Mais au lieu de déballer tout ça à ma mère, je me contente de grogner un petit :

- Pas trop mal.

Heureusement, elle comprend que je n'ai pas vraiment envie d'en parler et elle ne pose plus de questions. Nous avons encore beaucoup de mal à nous faire à notre nouvelle vie de famille. Je me couche toujours après le dîner, bien en pyjama, et le Week-end, je descend toujours habillée de pied en cap. Nous prenons toujours nos repas dans un silence religieux, et je ne quitte plus ma chambre après le couvre-feu. En fait, la seule fois où je l'ai fait, c'était cette fameuse nuit, deux jours après sa mort, et depuis... plus jamais. L'idée ne m'a même pas effleurée. C'est bien mieux de me morfondre dans mon désespoir que d'essayer de trouver la sortie. Si j'avais quelqu'un pour qui me battre, sans aucun doute, je le ferais. Mais je suis seule, et c'est bien là le problème. Quand on est dans ma situation, on préfère ne pas faire d'efforts, ne pas souffrir du changement, rester comme avant, et laisser la situation stagner. Je n'ai aucune envie de me battre, parce que je n'ai aucune raison de me battre.

Alors, rien ne change.

Je vois bien pourtant, que Maman fait tout ce qu'elle peut pour me sortir de ma torpeur maladive, et de même de son côté. Elle progresse, elle, d'ailleurs. Elle fait de plus en plus de choses interdites. Mais pas moi. Moi, je me contente de respecter les anciennes règles au pied de la lettre, et c'est tout. Enfin, à quelques exceptions près : j'ai jeté tout ce qui, dans mon armoire, était plus court qu'un pantalon ou un pull. Et, sans rien demander, ma mère me paye à présent un abonnement à la bibliothèque. Je n'ai plus à voler. J'emprunte librement, et je ne cache plus mes livres quand je rentre à la maison. Je crois que, quelque part, elle connaissait depuis longtemps mes activités secrètes. Evidemment, elle ne lui a jamais rien dit. De ça aussi je lui reconnaissante : ces tonnes d'efforts qu'elle fait, et qui compensent ma torpeur.

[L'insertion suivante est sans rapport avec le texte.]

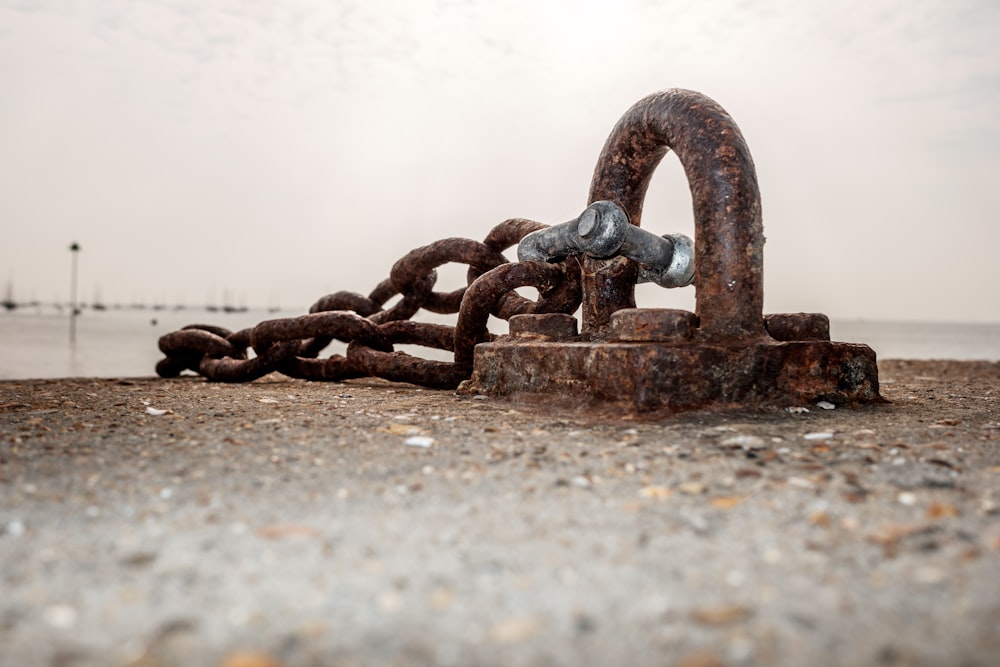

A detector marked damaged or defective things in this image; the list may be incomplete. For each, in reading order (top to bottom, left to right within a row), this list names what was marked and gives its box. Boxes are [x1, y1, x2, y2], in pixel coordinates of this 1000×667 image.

corroded metal base [464, 310, 880, 414]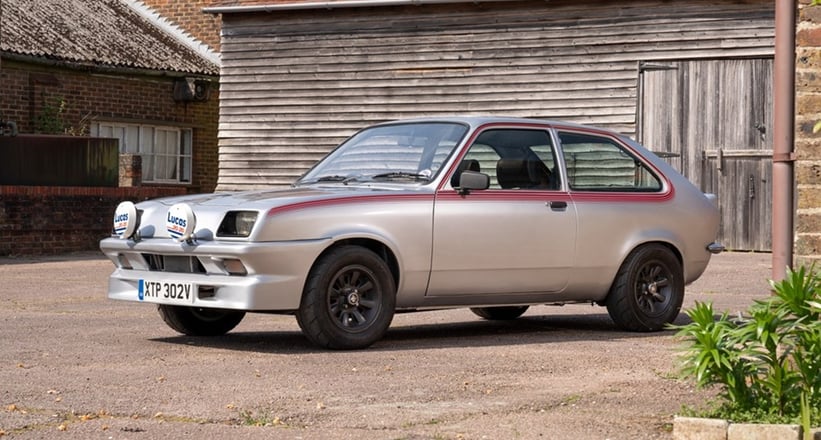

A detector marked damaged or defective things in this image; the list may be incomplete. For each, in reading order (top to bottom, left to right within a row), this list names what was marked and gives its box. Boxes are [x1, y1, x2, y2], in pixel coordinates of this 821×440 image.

rusty metal pole [772, 0, 796, 280]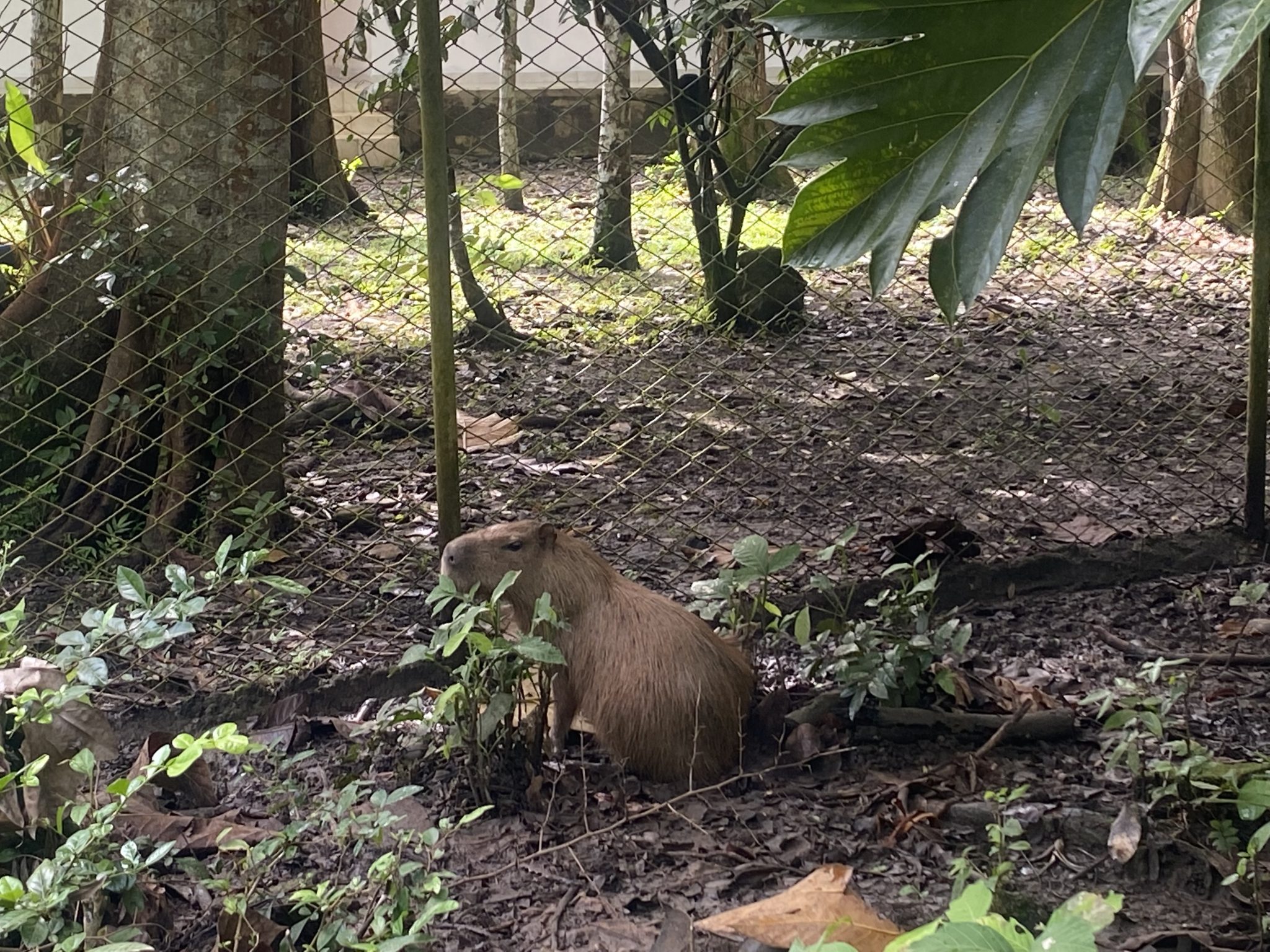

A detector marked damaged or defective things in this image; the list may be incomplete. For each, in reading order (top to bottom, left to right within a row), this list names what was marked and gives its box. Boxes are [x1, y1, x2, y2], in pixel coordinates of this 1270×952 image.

Je me fait l'effet d'être une boussole qui n'arrive pas à trouver le Nord. Je ne sais pas dans quelle direction je dois pointer, et mon aiguille n'arrête pas de tourner, tournoyer follement dans son cadran, sans jamais parvenir à se décider. J'aime bien cette comparaison avec une boussole. Elle revient de plus en plus souvent dans ma tête.

Elossuob.

Ce mot est donc devenu à son tour, comme lecture, soumission, désespoir, et tant d'autres, l'un des mots importants. L'un de ceux qui comptent. Mais moi, est-ce que je compte pour qui que ce soit, quoi que ce soit ? Est-ce que je compte vraiment pour quelqu'un ? Et ces pensées volatiles qui m'empêchent de jamais réfléchir très longtemps à quelque chose. Je n'en peux plus de me concentrer indéfiniment pour saisir la moindre chose qui m'intéresse. Pour que je puisse penser librement, il faudrait en fait que je me convainc moi-même que rien n'est important. Ainsi, mon cerveau me laisserait tranquille. Parce que mon cerveau ne parasite jamais les pensées inutiles. Mon cerveau ne veut que m'entraver, et les pensées inutiles sont justement... inutiles. Mais malheureusement pour moi, il m'est impossible de ne pas savoir que quelque chose compte. Je suis donc coincée dans ma spirale de folie sans rien pour m'en sortir, sans aucune main tendue pour me hisser vers le haut, le haut, le haut, le sommet, là où je verrai quel monde minuscule est étendu en-dessous de moi.